Migrate a Kubernetes deployment

The Kubernetes deployment is the resource that maps the closest to the Cloud Run service. We recommend starting from the YAML of your Kubernetes deployment and edit it to transform it into a Cloud Run service.

The main required changes are:

The namespace must be replaced with the Google Cloud project number.
Labels (metadata.labels and spec.template.metadata.labels) must be valid Google Cloud labels.
Containers must be stored in a supported container registry.
CPU and memory limits might need to be adjusted.
When referencing a secret, the "key" attribute is used to capture the version in Secret Manager, with "latest" referencing the latest version of the secret.
serviceAccountName should reference a Service Account in the current Google Cloud project
References to ConfigMaps (configMapKeyRef) should be replaced with references to secrets (secretKeyRef)

If your Kubernetes deployment is accessing other resources in your Kubernetes cluster or resources on a VPC, you must connect the Cloud Run service to the appropriate VPC

Migrate a Kubernetes Service

Cloud Run services automatically expose a unique endpoint that routes traffic to the container with a containerPort. After you have migrated your Kubernetes deployment to a Cloud Run service, you don't need to migrate the Kubernetes services that was routing traffic to this deployment.

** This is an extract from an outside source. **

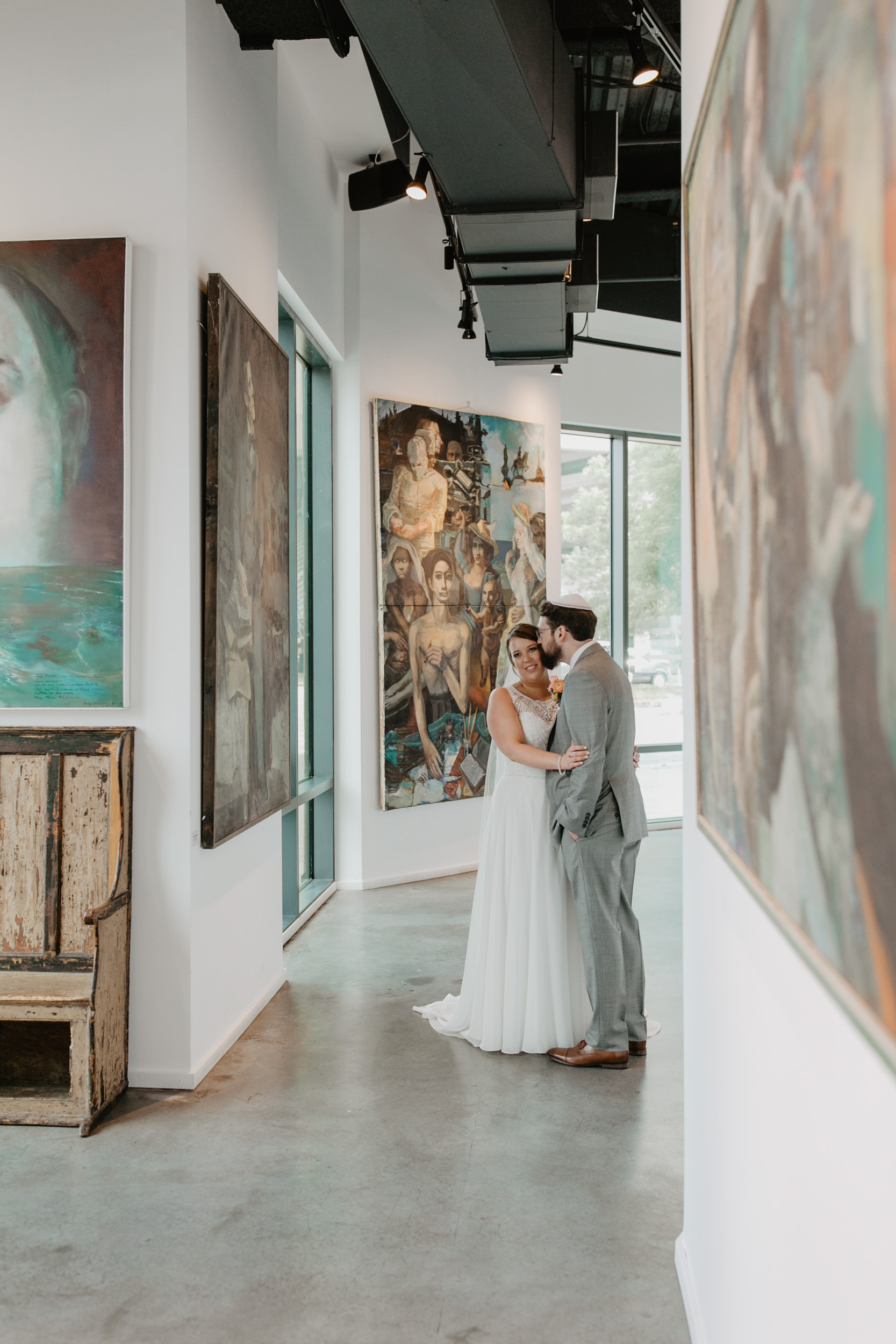 Bride and groom pose in the City Winery Boston art gallery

Migrate a Kubernetes HorizontalPodAutoscaler

Cloud Run services have a built-in horizontal autoscaler: Cloud Run automatically scales pods (called "instances") using a combination of factors within the boundaries of its defined minimum and maximum number of instances.

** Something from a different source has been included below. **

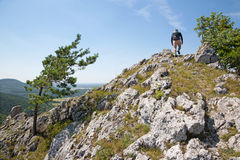 Man on the top of rock at trekking Royalty Free Stock Photography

Migrate the minReplicas and maxReplicas attributes of the HorizontalPodAutoscaler to the autoscaling.knative.dev/minScale and autoscaling.knative.dev/maxScale annotations of the Cloud Run service. Refer to the documentation on configuring minimum instances and maximum instances.

Migrate a Kubernetes Job

Because a Kubernetes job is similar to a Cloud Run job execution. You can migrate to a Cloud Run job and execute the job.

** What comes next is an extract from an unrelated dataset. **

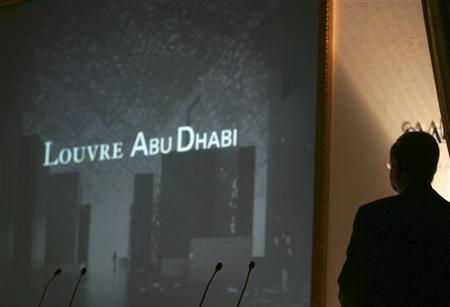 French Minister of Culture Renaud Vabres looks at a model of the Louvre Abu Dhabi on a big screen during the signing of a cultural exchange agreement in Abu Dhabi March 6, 2007. REUTERS/Osayd Hasan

The following samples show the structural difference between a Kubernetes job and a Cloud Run job:

Kubernetes job	Cloud Run job
apiVersion: batch/v1 kind: Job metadata: name: my-job spec: template: spec: containers: - image: us-docker.pkg.dev/cloudrun/container/job	apiVersion: run.googleapis.com/v1 kind: Job metadata: name: my-job spec: template: spec: template: spec: containers: - image: us-docker.pkg.dev/cloudrun/container/job

Kubernetes job

Cloud Run job

apiVersion: batch/v1
kind: Job
metadata:
  name: my-job
spec:
  template:
    spec:
      containers:
      - image: us-docker.pkg.dev/cloudrun/container/job

apiVersion: run.googleapis.com/v1
kind: Job
metadata:
  name: my-job
spec:
  template:
    spec:
      template:
        spec:
          containers:
          - image: us-docker.pkg.dev/cloudrun/container/job

Migration strategy

After you create the equivalent resources, exposing external endpoints behind a global external Application Load Balancer enables you to gradually migrate traffic between Cloud Run and Google Kubernetes Engine (GKE).